A: The goal of good udder prep is to give adequate teat stimulation to maximize oxytocin release for efficient milk let-down, speed and milk out. The following are some general ideas to consider when putting together your udder prep protocol.
Strip—This step can be done before or after cows are dipped. Mastitis can be detected by stripping each quarter. Milk should never be stripped into the hand because this spreads organisms from teat to teat and from cow to cow. Milkers should always wear clean gloves while milking. Gloves can be cleaned periodically during milking by washing them with warm water and sanitizer.
Dip—Pre-dip should remain in contact with the teat for 20 to 30 seconds.
Dry—Complete cleaning and drying with individual towels can reduce bacterial populations on teat surfaces by 75 percent.
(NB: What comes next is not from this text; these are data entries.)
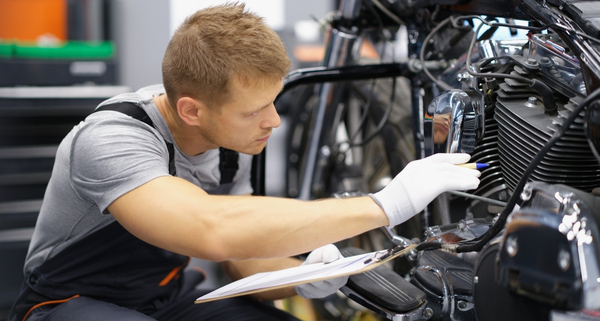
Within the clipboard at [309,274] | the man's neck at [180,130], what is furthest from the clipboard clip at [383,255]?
the man's neck at [180,130]

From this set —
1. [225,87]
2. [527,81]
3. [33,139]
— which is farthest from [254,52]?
[33,139]

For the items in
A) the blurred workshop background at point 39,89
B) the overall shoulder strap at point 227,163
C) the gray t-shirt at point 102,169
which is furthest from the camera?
the blurred workshop background at point 39,89

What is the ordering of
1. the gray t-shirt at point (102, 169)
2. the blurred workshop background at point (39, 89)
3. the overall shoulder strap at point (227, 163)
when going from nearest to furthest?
the gray t-shirt at point (102, 169)
the overall shoulder strap at point (227, 163)
the blurred workshop background at point (39, 89)

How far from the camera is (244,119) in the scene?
0.87m

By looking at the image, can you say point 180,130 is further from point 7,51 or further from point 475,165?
point 7,51

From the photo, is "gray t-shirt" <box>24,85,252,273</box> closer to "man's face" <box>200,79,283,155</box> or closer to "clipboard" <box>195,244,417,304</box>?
"man's face" <box>200,79,283,155</box>

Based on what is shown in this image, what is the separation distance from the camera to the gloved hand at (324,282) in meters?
0.88

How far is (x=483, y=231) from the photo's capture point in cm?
82

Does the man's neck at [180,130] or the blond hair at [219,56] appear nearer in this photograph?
the blond hair at [219,56]

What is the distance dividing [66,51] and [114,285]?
1.46 metres

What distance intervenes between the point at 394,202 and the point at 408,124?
2.15 ft

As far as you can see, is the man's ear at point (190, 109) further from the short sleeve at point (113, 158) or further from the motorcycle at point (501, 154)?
the motorcycle at point (501, 154)

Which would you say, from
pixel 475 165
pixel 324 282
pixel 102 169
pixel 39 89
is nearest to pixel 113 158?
pixel 102 169

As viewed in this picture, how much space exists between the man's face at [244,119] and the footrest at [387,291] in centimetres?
30
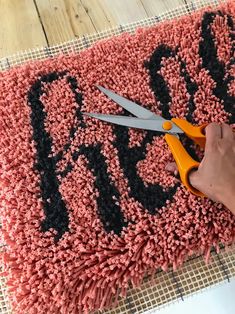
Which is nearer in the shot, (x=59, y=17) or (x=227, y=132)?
(x=227, y=132)

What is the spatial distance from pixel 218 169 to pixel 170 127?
10cm

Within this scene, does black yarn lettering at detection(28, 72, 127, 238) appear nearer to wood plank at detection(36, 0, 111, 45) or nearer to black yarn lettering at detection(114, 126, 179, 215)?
black yarn lettering at detection(114, 126, 179, 215)

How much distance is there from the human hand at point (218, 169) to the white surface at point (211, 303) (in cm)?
14

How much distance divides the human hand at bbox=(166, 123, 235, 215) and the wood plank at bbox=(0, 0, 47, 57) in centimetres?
40

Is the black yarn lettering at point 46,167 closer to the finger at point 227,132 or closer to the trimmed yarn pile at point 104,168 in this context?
the trimmed yarn pile at point 104,168

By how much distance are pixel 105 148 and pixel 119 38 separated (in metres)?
0.21

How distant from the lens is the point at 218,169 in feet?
2.21

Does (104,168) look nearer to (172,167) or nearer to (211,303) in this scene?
(172,167)

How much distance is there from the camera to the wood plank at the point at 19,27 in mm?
937

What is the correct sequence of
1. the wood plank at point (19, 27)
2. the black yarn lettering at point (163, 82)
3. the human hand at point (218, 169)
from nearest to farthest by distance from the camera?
the human hand at point (218, 169) → the black yarn lettering at point (163, 82) → the wood plank at point (19, 27)

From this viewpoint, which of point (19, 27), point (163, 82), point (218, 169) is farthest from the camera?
point (19, 27)

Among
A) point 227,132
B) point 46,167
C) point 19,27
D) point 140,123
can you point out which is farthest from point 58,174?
point 19,27

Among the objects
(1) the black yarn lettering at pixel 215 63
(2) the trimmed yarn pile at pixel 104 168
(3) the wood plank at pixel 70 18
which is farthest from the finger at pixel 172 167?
(3) the wood plank at pixel 70 18

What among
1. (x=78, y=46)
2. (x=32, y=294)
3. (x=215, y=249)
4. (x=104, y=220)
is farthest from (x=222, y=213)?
(x=78, y=46)
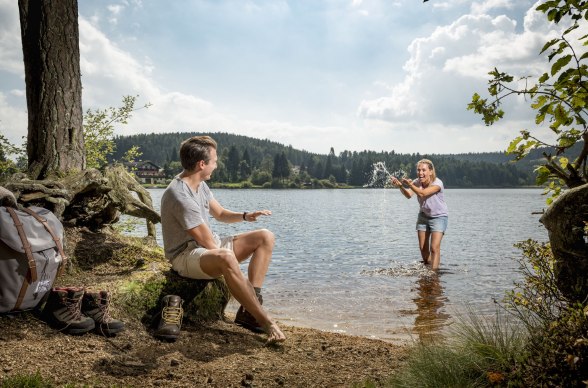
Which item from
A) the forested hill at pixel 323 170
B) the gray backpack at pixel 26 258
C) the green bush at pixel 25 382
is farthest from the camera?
the forested hill at pixel 323 170

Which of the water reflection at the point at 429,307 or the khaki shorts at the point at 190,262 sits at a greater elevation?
the khaki shorts at the point at 190,262

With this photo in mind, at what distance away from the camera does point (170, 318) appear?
16.5ft

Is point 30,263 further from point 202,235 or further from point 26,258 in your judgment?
point 202,235

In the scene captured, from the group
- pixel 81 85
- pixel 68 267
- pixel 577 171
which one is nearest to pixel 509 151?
pixel 577 171

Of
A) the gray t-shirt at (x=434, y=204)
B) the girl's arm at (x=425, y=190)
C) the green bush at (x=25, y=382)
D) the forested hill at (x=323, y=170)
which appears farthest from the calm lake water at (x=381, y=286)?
the forested hill at (x=323, y=170)

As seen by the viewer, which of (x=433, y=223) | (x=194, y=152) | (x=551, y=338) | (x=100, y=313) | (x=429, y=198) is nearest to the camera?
(x=551, y=338)

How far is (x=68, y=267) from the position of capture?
6.04 meters

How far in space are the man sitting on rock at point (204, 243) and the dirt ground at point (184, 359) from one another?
381 mm

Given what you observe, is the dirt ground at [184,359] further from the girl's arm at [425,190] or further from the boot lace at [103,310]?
the girl's arm at [425,190]

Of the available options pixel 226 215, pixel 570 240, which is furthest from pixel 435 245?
pixel 570 240

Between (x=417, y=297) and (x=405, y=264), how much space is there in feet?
16.9

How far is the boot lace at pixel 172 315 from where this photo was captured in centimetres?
501

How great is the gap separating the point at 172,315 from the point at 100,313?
28.2 inches

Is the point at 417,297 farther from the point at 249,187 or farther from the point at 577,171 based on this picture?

Make sure the teat and the teat end are wiped clean and dry.
Each towel should be laundered, sanitized and dried after each milking. Washing teats without thorough drying leaves many organisms on the teats. If teats are not dried, water which contains mastitis-causing organisms can drip down and be pulled into teat cups, exposing teat ends to bacteria. Milking wet teats increases the chance of mastitis and reduces overall milk quality.
Apply—The ideal lag time from the start of udder stimulation to unit attachment is 60 seconds, with a maximum of two minutes.
Tips to remember:
- Wear gloves during milking.
- The contact time for dip should be 20 to 30 seconds.
- Use clean and dry towels—The containers that the towels are stored in need to be clean as well.
- Teat dip cups should be clean, when dip gets cloudy or contaminated with excess bedding or manure, discard the teat dip, clean the dip cup and refill with fresh dip.
- The time from the start of udder prep to attachment of units should be between 60 and 120 seconds.
- Have a consistent protocol that is posted for everyone to read and follow.